Bateu com a cabeça contra o tronco nodoso; e, er­guendo os olhos, uivou, não como uma criatura humana, e sim como um animal selvagem espetado até a morte com facas e lanças. Vi vários salpicos de sangue no tronco da árvore e notei que ele tinha a mão e a testa ensangüen­tadas; provavelmente passara a noite naquele desespero. Não que eu sentisse compaixão — espanto, apenas; mas relutava em deixá-lo naquele estado. Entretanto, assim que ele se deu conta de que eu o estava olhando, trovejou uma ordem para que me fosse, e obedeci. Sentia-me incapaz de acalmá-lo ou consolá-lo!

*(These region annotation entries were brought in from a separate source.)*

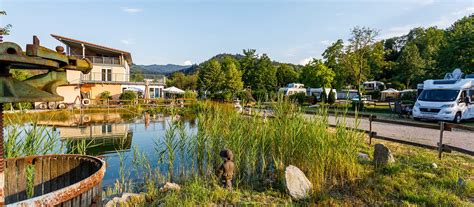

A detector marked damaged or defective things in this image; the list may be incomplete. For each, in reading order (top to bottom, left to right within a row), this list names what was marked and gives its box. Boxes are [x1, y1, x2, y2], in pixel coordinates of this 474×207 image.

rusty metal sculpture [0, 35, 92, 204]
rusty metal sculpture [217, 150, 235, 190]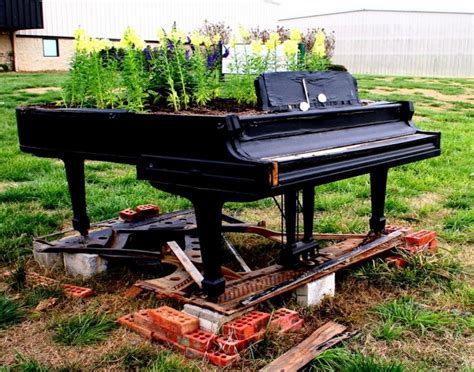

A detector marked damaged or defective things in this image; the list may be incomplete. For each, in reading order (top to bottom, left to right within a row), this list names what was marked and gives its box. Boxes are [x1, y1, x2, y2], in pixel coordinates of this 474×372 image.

broken wood board [260, 322, 348, 370]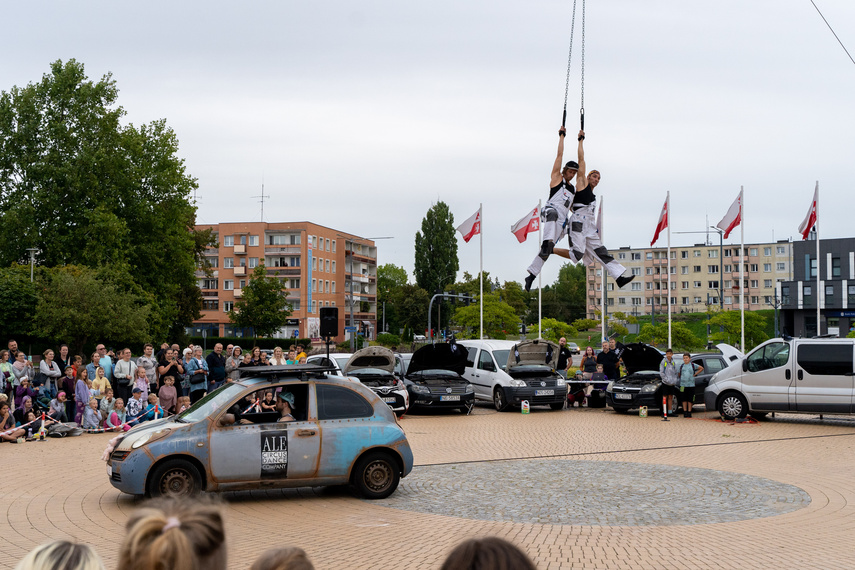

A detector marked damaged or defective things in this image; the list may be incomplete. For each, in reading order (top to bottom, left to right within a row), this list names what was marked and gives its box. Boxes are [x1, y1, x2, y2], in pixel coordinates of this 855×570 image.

rusty blue car [105, 364, 412, 496]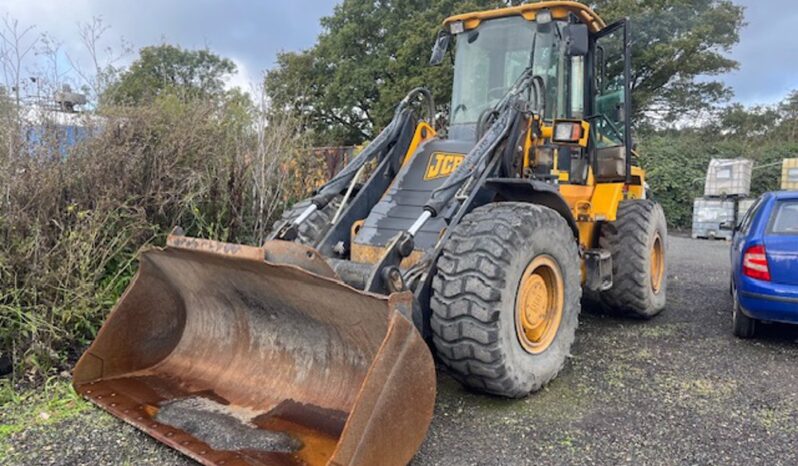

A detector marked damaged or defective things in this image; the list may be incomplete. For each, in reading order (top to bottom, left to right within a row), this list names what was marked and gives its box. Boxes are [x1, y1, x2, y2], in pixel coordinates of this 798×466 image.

rusty loader bucket [73, 235, 438, 464]
rusty metal container [73, 235, 438, 466]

O funeral da Sra. Linton devia realizar-se na sexta-feira seguinte; até então, o caixão permaneceu aberto, ornado de flores e folhagens, na grande sala de estar. Lin­ton não arredava pé dali, dia e noite sem dormir; e — coisa que todos ignoravam, menos eu — Heathcliff tam­pouco dormia, debaixo da sua árvore, no parque. Não voltei a falar com ele, mas tinha a certeza de que tudo faria para entrar; e na terça-feira, pouco depois do anoi­tecer, quando o meu patrão, completamente exausto, con­cordara em descansar um par de horas, abri uma das jane­las, comovida pela sua perseverança e para lhe dar uma oportunidade de se despedir para sempre da inerte imagem do seu ídolo. Ele tratou logo de entrar, rápida e cautelo­samente — tão cautelosamente que a sua presença não foi traída pelo mais leve ruído. De fato, eu nem teria des­coberto que ele lá estivera, se não houvesse notado um pequeno afastamento do véu que envolvia o rosto da morta e observado, no chão, uma mecha de cabelo louro, preso com um fio de prata, a qual percebi ter sido tirada de um medalhão que pendia do pescoço de Catherine. Heathcliff abrira-o e substituíra o seu conteúdo por uma mecha de cabelo negro, o seu. Peguei na mecha loura e coloquei as duas juntas.
O Sr. Earnshaw foi, é claro, convidado a assistir ao enterro da irmã; mandou uma desculpa, mas não veio, de modo que, além do marido, a assistência era toda com­posta de arrendatários e domésticos. Isabella não fora con­vidada.
Para surpresa da gente do povoado, Catherine não foi enterrada na capela, no jazigo dos Linton, nem junto aos túmulos da sua própria família — e sim numa encosta verde, a um canto do cemitério, onde o muro é tão baixo que a urze da charneca cobriu a sepultura e o musgo quase a escondeu. Seu marido jaz hoje ao lado dela e ambos têm apenas, a marcar-lhes os túmulos, uma simples lápide em cima e um bloco de pedra cinzenta nos pés.